> **Input for this task**
**********

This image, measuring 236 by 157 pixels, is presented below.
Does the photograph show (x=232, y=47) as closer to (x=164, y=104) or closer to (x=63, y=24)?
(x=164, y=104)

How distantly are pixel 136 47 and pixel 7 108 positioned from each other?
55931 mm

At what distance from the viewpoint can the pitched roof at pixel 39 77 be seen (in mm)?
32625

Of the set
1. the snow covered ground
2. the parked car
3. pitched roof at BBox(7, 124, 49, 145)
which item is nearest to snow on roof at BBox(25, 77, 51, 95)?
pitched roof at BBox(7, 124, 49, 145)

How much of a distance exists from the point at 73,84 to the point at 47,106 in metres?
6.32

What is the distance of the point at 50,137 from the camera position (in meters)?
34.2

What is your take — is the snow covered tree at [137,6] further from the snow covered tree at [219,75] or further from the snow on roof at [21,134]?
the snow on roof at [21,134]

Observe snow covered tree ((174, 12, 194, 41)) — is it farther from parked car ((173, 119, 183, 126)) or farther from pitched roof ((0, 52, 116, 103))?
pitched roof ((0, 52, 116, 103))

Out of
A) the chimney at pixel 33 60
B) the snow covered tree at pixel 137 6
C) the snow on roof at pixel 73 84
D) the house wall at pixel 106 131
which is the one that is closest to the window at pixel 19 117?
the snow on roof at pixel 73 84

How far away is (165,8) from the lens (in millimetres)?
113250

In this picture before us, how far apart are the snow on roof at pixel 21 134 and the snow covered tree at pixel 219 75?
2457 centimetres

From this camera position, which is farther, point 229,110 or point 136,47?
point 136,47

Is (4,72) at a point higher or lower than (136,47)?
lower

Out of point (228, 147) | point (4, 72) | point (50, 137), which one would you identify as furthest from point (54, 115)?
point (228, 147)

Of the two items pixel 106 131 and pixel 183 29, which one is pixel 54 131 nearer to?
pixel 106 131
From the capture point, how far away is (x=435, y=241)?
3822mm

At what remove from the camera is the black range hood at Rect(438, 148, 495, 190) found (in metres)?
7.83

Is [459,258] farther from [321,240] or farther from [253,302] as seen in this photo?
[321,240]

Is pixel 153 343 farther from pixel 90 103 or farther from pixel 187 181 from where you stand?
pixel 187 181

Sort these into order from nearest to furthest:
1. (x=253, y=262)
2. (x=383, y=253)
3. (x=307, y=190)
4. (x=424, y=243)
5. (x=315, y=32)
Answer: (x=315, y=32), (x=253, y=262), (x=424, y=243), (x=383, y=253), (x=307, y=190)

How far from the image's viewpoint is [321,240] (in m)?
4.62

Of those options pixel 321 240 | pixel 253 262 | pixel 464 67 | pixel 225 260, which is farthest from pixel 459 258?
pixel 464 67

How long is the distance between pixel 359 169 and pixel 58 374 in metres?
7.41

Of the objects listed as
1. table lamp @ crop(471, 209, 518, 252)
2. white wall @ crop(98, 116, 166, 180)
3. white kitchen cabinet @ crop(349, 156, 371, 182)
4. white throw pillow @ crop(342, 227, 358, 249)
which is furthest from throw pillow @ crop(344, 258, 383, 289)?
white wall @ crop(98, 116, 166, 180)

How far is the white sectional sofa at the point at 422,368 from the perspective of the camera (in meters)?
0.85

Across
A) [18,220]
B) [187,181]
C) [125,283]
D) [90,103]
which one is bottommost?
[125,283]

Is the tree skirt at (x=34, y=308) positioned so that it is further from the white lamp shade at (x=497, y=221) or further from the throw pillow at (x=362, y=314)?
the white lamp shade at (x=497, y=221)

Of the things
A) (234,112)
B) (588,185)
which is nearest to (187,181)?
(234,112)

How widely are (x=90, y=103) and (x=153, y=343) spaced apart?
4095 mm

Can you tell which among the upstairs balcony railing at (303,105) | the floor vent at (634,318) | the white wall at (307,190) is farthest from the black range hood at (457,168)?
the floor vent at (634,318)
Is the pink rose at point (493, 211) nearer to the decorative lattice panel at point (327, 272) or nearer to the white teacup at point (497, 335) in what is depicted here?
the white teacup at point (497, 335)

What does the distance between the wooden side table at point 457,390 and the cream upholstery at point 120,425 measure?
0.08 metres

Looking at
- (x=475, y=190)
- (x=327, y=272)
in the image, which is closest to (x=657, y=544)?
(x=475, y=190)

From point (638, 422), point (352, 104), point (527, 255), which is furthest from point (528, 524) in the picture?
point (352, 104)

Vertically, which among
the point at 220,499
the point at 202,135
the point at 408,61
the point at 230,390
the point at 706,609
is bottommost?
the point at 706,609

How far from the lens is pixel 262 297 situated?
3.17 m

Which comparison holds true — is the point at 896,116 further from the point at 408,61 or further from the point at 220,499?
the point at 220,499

**********

> **Instruction**
Give back the whole listing exactly as it reads.

> **Problem solution**
This image, measuring 236 by 157 pixels, is presented below.
Does the photograph show (x=232, y=47) as closer to (x=164, y=104) or closer to (x=63, y=24)?
(x=164, y=104)

How distantly are pixel 136 47 and pixel 7 108 positioned from each other?
55931 mm

At what distance from the viewpoint can the pitched roof at pixel 39 77 be seen (in mm)?
32625

Of the set
1. the snow covered ground
2. the parked car
3. pitched roof at BBox(7, 124, 49, 145)
which item is nearest to snow on roof at BBox(25, 77, 51, 95)?
pitched roof at BBox(7, 124, 49, 145)

How much of a distance exists from the point at 73,84 to the point at 47,106 in metres?
6.32

What is the distance of the point at 50,137 from the camera position (in meters)?
34.2

What is your take — is the snow covered tree at [137,6] further from the snow covered tree at [219,75] or further from the snow on roof at [21,134]?
the snow on roof at [21,134]

Observe snow covered tree ((174, 12, 194, 41)) — is it farther from parked car ((173, 119, 183, 126)) or farther from pitched roof ((0, 52, 116, 103))?
pitched roof ((0, 52, 116, 103))

Out of
A) the chimney at pixel 33 60
B) the snow covered tree at pixel 137 6
C) the snow on roof at pixel 73 84
D) the house wall at pixel 106 131
which is the one that is closest to the window at pixel 19 117?
the snow on roof at pixel 73 84

How far away is (165,8) from the lens (in millimetres)?
113250

In this picture before us, how far apart are the snow on roof at pixel 21 134 and the snow covered tree at pixel 219 75?
2457 centimetres

From this camera position, which is farther, point 229,110 or point 136,47?
point 136,47

Is (4,72) at a point higher or lower than (136,47)?
lower

Out of point (228, 147) | point (4, 72) | point (50, 137), which one would you identify as furthest from point (54, 115)?
point (228, 147)

Of the two items pixel 106 131 and pixel 183 29, which one is pixel 54 131 nearer to?
pixel 106 131
From the capture point, how far away is (x=435, y=241)?
3822mm

At what remove from the camera is the black range hood at Rect(438, 148, 495, 190) found (in metres)?
7.83

Is [459,258] farther from [321,240] or farther from [253,302] as seen in this photo?
[321,240]

Is pixel 153 343 farther from pixel 90 103 or farther from pixel 187 181 from where you stand?
pixel 187 181

Sort these into order from nearest to furthest:
1. (x=253, y=262)
2. (x=383, y=253)
3. (x=307, y=190)
4. (x=424, y=243)
5. (x=315, y=32)
Answer: (x=315, y=32), (x=253, y=262), (x=424, y=243), (x=383, y=253), (x=307, y=190)

How far from the image's viewpoint is [321,240] (in m)?
4.62

Of those options pixel 321 240 | pixel 253 262 | pixel 464 67 | pixel 225 260, which is farthest from pixel 459 258?
pixel 464 67

How long is the distance between pixel 359 169 and pixel 58 374 in metres?
7.41

Of the objects listed as
1. table lamp @ crop(471, 209, 518, 252)
2. white wall @ crop(98, 116, 166, 180)
3. white kitchen cabinet @ crop(349, 156, 371, 182)
4. white throw pillow @ crop(342, 227, 358, 249)
which is furthest from throw pillow @ crop(344, 258, 383, 289)?
white wall @ crop(98, 116, 166, 180)

How far is the white sectional sofa at the point at 422,368 from the perspective of the camera (in meters)?
0.85

Across
A) [18,220]
B) [187,181]
C) [125,283]
D) [90,103]
which one is bottommost?
[125,283]

Is the tree skirt at (x=34, y=308) positioned so that it is further from the white lamp shade at (x=497, y=221) or further from the throw pillow at (x=362, y=314)?
the white lamp shade at (x=497, y=221)

Of the things
A) (234,112)
B) (588,185)
which is nearest to (187,181)?
(234,112)

How widely are (x=90, y=103) and (x=153, y=343) spaced apart?
4095 mm

Can you tell which among the upstairs balcony railing at (303,105) | the floor vent at (634,318) | the white wall at (307,190) is farthest from the black range hood at (457,168)?
the floor vent at (634,318)
Is the pink rose at point (493, 211) nearer to the decorative lattice panel at point (327, 272) or nearer to the white teacup at point (497, 335) in what is depicted here?
the white teacup at point (497, 335)

What does the distance between the wooden side table at point 457,390 and the cream upholstery at point 120,425 measure?
0.08 metres

Looking at
- (x=475, y=190)
- (x=327, y=272)
in the image, which is closest to (x=657, y=544)?
(x=475, y=190)

From point (638, 422), point (352, 104), point (527, 255), which is furthest from point (528, 524) in the picture?
point (352, 104)

Vertically, which among
the point at 220,499
the point at 202,135
the point at 408,61
the point at 230,390
the point at 706,609
is bottommost?
the point at 706,609

How far from the lens is pixel 262 297 situated?
3.17 m

Which comparison holds true — is the point at 896,116 further from the point at 408,61 or further from the point at 220,499?
the point at 220,499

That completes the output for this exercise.